In the emerging commercial space industry there is a drastic increase in access to low cost satellite imagery. The price for satellite images depends on the sensor quality and revisit rate. This work proposes to bridge the gap between image quality and the price by improving the image quality via super-resolution (SR). Recently, a number of deep SR techniques have been proposed to enhance satellite images. However, none of these methods utilize the region-level context information, giving equal importance to each region in the image. This, along with the fact that most state-of-the-art SR methods are complex and cumbersome deep models, the time taken to process very large satellite images can be impractically high. We, propose to handle this challenge by designing an SR framework that analyzes the regional information content on each patch of the low-resolution image and judiciously chooses to use more computationally complex deep models to super-resolve more structure-rich regions on the image, while using less resource-intensive non-deep methods on non-salient regions.

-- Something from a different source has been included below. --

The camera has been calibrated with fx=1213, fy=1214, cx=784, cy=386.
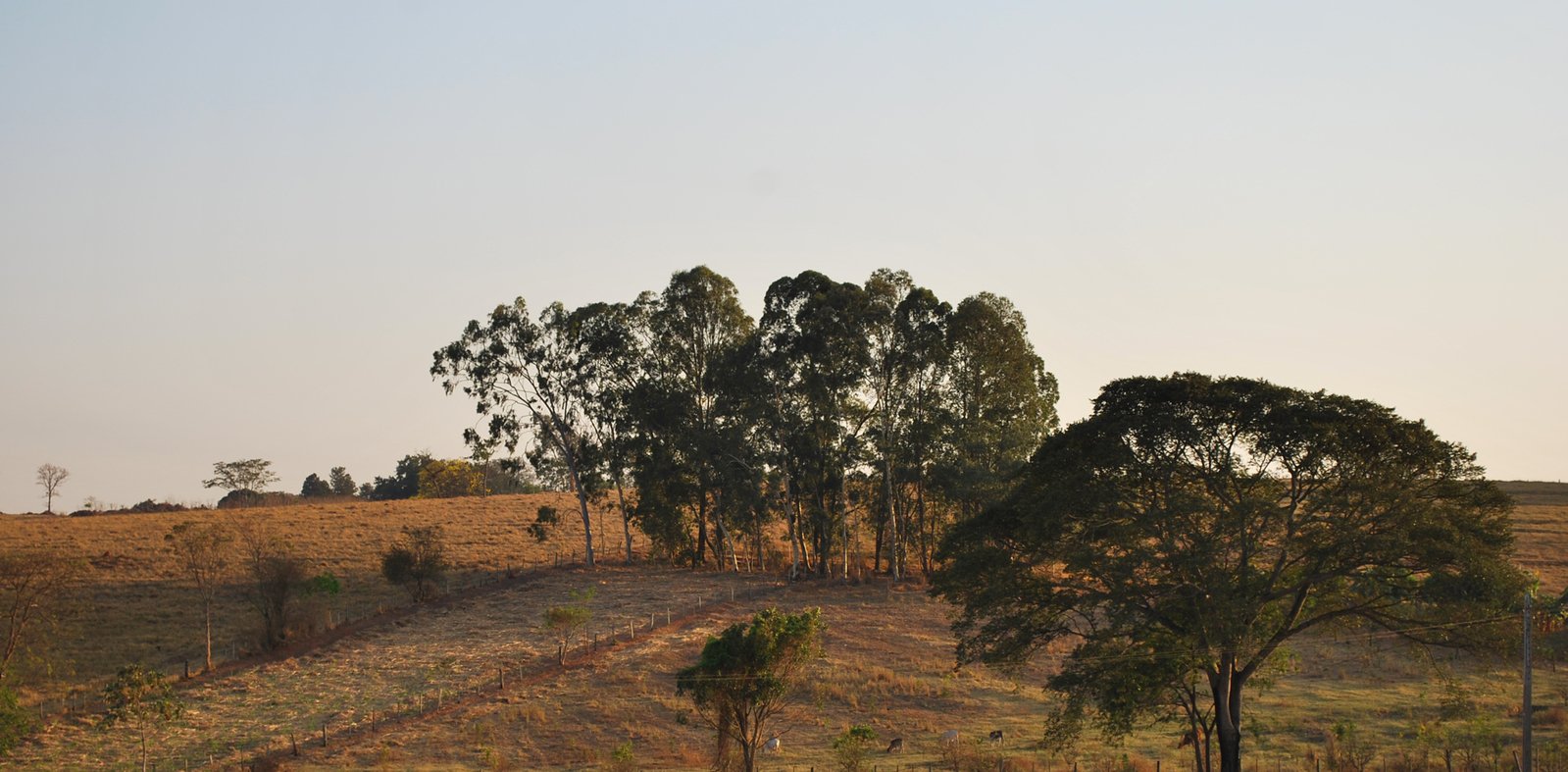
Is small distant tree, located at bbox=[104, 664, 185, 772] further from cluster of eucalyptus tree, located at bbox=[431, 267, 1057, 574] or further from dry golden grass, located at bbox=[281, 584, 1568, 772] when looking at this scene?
cluster of eucalyptus tree, located at bbox=[431, 267, 1057, 574]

Through extensive experiments on a large satellite image, we show substantial decrease in inference time while achieving similar performance to that of existing deep SR methods over several evaluation measures like PSNR, MSE and SSIM. © 2020 IEEE.

Item Type: Conference Paper
Publication: Proceedings - 2020 IEEE 6th International Conference on Multimedia Big Data, BigMM 2020
Publisher: Institute of Electrical and Electronics Engineers Inc.
Additional Information: The copyright for this article belongs to the Author(s).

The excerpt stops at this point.